* [CONSIGNE]
Répondez brièvement à ces questions à partir de l'extrait sur les GHT.
1. Quel qualificatif l'extrait applique-t-il au système d'information ?
2. Quel pourcentage de DH considère que l'impact des GHT sur les conditions de travail sera favorable ?
3. Par quels deux moyens le besoin d'accompagnement doit-il être satisfait ?
───── EXTRAIT DE PAGE
2. Des outils qui ne facilitent pas le déploiement de l’esprit GHT
– Un modèle de financement qui ne favorise pas la coopération territoriale.
– Un système d’information cloisonnant.
– Un mécanisme de mise à disposition limitée dans le temps qui peut être un obstacle aux projets territoriaux à long court.
3. Une demande forte de simplification
– Une charge de travail accrue au sein d’un mille-feuille institutionnel qui n’est pas soutenable dans le temps.
– La nécessité de redonner du temps au temps sans superposer à nouveau de nouvelles réformes.
4. L’évolution du métier de DH reste un sujet de préoccupation – Près d’un DH sur deux considère que les GHT ont un impact défavorable sur les conditions de travail, et seulement 11% considèrent que cet impact sera favorable.
– Un besoin réitéré d’accompagnement via la formation et le coaching dans le domaine du management territorial notamment.
– La demande d’une meilleure reconnaissance statutaire et indemnitaire des contraintes d’exercice territorial.
──────────
───── DONNÉES FOURNIES
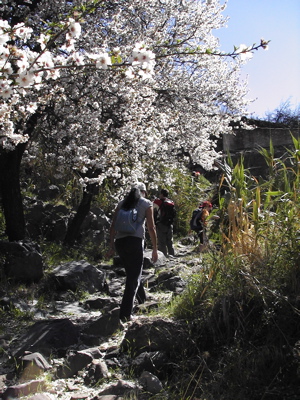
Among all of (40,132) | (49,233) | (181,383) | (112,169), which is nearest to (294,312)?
(181,383)

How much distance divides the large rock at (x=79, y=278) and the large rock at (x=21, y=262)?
10.8 inches

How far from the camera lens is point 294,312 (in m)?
3.54

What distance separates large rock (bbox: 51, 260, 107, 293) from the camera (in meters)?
7.00

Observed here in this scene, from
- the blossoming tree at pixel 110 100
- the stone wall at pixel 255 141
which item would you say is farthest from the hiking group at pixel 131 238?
the stone wall at pixel 255 141

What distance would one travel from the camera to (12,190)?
810 centimetres

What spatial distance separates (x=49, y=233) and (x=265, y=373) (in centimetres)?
771

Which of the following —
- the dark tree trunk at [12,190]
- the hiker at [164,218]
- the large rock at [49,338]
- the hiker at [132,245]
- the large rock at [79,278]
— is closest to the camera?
the large rock at [49,338]

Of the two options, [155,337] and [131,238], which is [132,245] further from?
[155,337]

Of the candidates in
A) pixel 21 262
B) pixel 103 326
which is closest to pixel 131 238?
pixel 103 326

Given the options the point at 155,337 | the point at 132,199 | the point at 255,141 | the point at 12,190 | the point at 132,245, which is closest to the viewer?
the point at 155,337

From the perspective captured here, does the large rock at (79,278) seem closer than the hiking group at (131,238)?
No

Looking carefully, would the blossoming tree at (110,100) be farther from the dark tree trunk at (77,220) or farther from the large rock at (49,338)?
the large rock at (49,338)

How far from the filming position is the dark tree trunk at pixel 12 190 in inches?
314

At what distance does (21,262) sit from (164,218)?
394 centimetres
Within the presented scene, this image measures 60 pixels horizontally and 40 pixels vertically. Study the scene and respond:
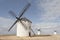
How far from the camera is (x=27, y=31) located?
175 ft

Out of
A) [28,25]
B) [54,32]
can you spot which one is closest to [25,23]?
[28,25]

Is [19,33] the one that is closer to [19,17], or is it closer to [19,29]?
[19,29]

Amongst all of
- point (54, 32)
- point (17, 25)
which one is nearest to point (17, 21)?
point (17, 25)

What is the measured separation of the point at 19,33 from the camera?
2099 inches

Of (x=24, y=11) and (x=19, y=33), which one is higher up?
(x=24, y=11)

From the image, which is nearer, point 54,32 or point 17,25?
point 17,25

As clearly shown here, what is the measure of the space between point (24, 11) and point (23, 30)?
7373mm

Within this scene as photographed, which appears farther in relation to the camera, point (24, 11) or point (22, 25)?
point (24, 11)

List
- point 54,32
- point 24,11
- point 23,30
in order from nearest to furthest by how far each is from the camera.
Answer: point 23,30
point 24,11
point 54,32

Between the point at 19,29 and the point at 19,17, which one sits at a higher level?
the point at 19,17

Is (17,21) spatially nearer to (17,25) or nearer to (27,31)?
(17,25)

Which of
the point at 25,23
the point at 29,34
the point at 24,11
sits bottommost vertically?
the point at 29,34

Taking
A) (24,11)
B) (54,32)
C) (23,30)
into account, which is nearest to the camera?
(23,30)

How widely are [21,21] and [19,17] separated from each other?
248cm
──────────
* [RÉPONSE]
1. Cloisonnant.
2. 11 %.
3. La formation et le coaching.